From: | Tomas Vondra <tomas(dot)vondra(at)2ndquadrant(dot)com> |
---|---|

To: | Dean Rasheed <dean(dot)a(dot)rasheed(at)gmail(dot)com>, Heikki Linnakangas <hlinnaka(at)iki(dot)fi> |

Cc: | Michael Paquier <michael(dot)paquier(at)gmail(dot)com>, Robert Haas <robertmhaas(at)gmail(dot)com>, Tatsuo Ishii <ishii(at)postgresql(dot)org>, David Steele <david(at)pgmasters(dot)net>, Tom Lane <tgl(at)sss(dot)pgh(dot)pa(dot)us>, Álvaro Herrera <alvherre(at)2ndquadrant(dot)com>, Petr Jelinek <petr(at)2ndquadrant(dot)com>, Jeff Janes <jeff(dot)janes(at)gmail(dot)com>, "pgsql-hackers(at)postgresql(dot)org" <pgsql-hackers(at)postgresql(dot)org> |

Subject: | Re: multivariate statistics (v19) |

Date: | 2016-10-29 19:23:34 |

Message-ID: | 61e71067-9461-d785-b4a6-6e8a08996d5f@2ndquadrant.com |

Views: | Raw Message | Whole Thread | Download mbox |

Thread: | |

Lists: | pgsql-hackers |

Hi,

Attached is v20 of the multivariate statistics patch series, doing

mostly the changes outlined in the preceding e-mail from October 11.

The patch series currently has these parts:

* 0001 : (FIX) teach pull_varno about RestrictInfo

* 0002 : (PATCH) shared infrastructure and ndistinct coefficients

* 0003 : (PATCH) functional dependencies (only the ANALYZE part)

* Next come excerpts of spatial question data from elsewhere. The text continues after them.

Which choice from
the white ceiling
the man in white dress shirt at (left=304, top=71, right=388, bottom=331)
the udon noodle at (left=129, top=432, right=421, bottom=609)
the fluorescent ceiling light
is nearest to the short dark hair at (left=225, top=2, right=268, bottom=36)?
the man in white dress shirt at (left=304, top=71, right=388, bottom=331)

* 0004 : (PATCH) selectivity estimation using functional dependencies

* 0005 : (PATCH) multivariate MCV lists

* 0006 : (PATCH) multivariate histograms

* 0007 : (WIP) selectivity estimation using ndistinct coefficients

* 0008 : (WIP) use multiple statistics for estimation

* 0009 : (WIP) psql tab completion basics

Let me elaborate about the main changes in this version:

1) rework CREATE STATISTICS to what Dean Rasheed proposed in [1]:

-----------------------------------------------------------------------

CREATE STATISTICS name WITH (options) ON (columns) FROM table

This allows adding support for statistics on joins, expressions

referencing multiple tables, and partial statistics (with WHERE

predicates, similar to indexes). Although those things are not

implemented (and I don't know if/when that happens), it's good the

syntax supports it.

I've been thinking about using "CREATE STATISTIC" instead, but I decided

to stick with "STATISTICS" for two reasons. Firstly it's possible to

create multiple statistics in a single command, for example by using

WITH (mcv,histogram). And secondly, we already hava "ALTER TABLE ... SET

STATISTICS n" (although that tweaks the statistics target for a column,

not the statistics on the column).

2) no changes to catalog names

-----------------------------------------------------------------------

Clearly, naming things is one of the hardest things in computer science.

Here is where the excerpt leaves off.